**Text**.
>>>

Now, the entropy of the space of all possible messages associated with a given ciphertext can be written $H(M|E=E_i)$. From the definition above, Eq. (\ref{entropy}),

H(M|E=E_i) = -\sum_{j}p(M_j|E_i)\log p(M_j|E_i).

This quantifies the average uncertainty that a cryptanalyst has regarding the possible plaintext decryptions of some interecepted ciphertext, $E_i$. We’d like to generalize this, though, so that it doesn’t refer to a specific ciphertext; this way, we can apply it to the entire cryptosystem—the complete space of messages and ciphertexts. So let’s average the conditional entropy $H(M|E=E_i)$ over all possible ciphertexts, $E_i$:
\begin{eqnarray}
H(M|E) &=& \sum_{i}p(E_i)H(M|E=E_i)\nonumber\\
\label{equiv}
&=&-\sum_{ij}p(E_i,M_j)\log p(M_j|E_i).
\end{eqnarray}
This is Shannon’s theoretical secrecy index, the equivocation5 of the message (we can also talk about the equivocation of the key, by summing over all possible keys, $K_k$, in Eq. (\ref{equiv}).) It formalizes the average degree of uncertainty, or ambiguity, regarding the plaintext associated with ciphertext generated by the cryptosystem. We can take Eq. (\ref{equiv}) a little further and write,
\begin{eqnarray}
H(M|E) &=& -\sum_{ij}p(E_i,M_j)\left[\log p(M_j) + \log \frac{p(E_i,M_j)}{p(E_i)p(M_j)}\right] \nonumber \\
\label{equiv2}
&=& H(M) – I(E;M),
\end{eqnarray}
where $I(E;M) = \sum_{i,j}p(E_i,M_j) \log p(E_i,M_j)/p(E_i)p(M_j)$ is the mutual information of plaintext and ciphertext, which is a measure of the amount of information obtained about the plaintext from the ciphertext. Eq. (\ref{equiv2}) succinctly summarizes the information theoretic view of decipherment: the uncertainty about the plaintext is reduced from our initial, broad uncertainty constrained only by knowledge of the language ($H(M)$) through information gleaned from the ciphertext ($I(E;M)$).

It’s useful to consider the equivocation as a function of $n$, the number of characters of ciphertext received by the cryptanalyst. If the ciphertext does not completely conceal plaintext characteristics, we expect the equivocation to be a decreasing function of $n$ (at least when $n$ isn’t too small) because as the ciphertext grows in length, any regularities and patterns become increasingly apparent and the cryptanalyst grows more and more certain of the range of possible plaintexts. If the ciphertext eventually reveals all of the characteristics of the plaintext language so that $I(E;M) = H(M)$, the equivocation drops to zero and only one plaintext decryption remains. Shannon called the number of ciphertext characters necessary for a unique decryption the unicity distance, $U$. In Figure 3, the message and key equivocations of the simple substitution cipher, in which each plaintext character is encrypted as a unique ciphertext character, is shown6:

Fig 3. Equivocation of English-language message, $H(M|E)$, and key, $H(K|E)$, as a function of the number of letters, $n$, in the intercepted ciphertext for a simple substitution cipher. The unicity distance, $U$, is marked. This figure is based on a recreation of Fig. 9 in [1].

<<<

**Directive A**. Translate this sentence from the passage on equivocation into Spanish: "Shannon called the number of ciphertext characters necessary for a unique decryption the unicity distance, $U$."
**Directive B**. Write out the stretch of the passage on equivocation from "Fig 3. Equivocation" through "Fig. 9 in [1].", substituting "monoalphabetic substitution cipher" for "simple substitution cipher".
The listing after this has no role in what is asked here.

**Dataset section**.
>>>

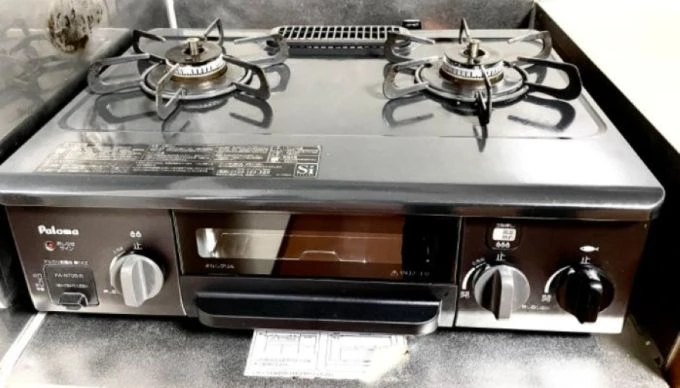 リゾートバイトの寮にあるガスコンロ。2口コンロとグリルが付いており、本格的な自炊も可能。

<<<

**Answer section A**. Shannon llamó distancia de unicidad, $U$, al número de caracteres de texto cifrado necesarios para un descifrado único.

**Answer section B**.
Fig 3. Equivocation of English-language message, $H(M|E)$, and key, $H(K|E)$, as a function of the number of letters, $n$, in the intercepted ciphertext for a monoalphabetic substitution cipher. The unicity distance, $U$, is marked. This figure is based on a recreation of Fig. 9 in [1].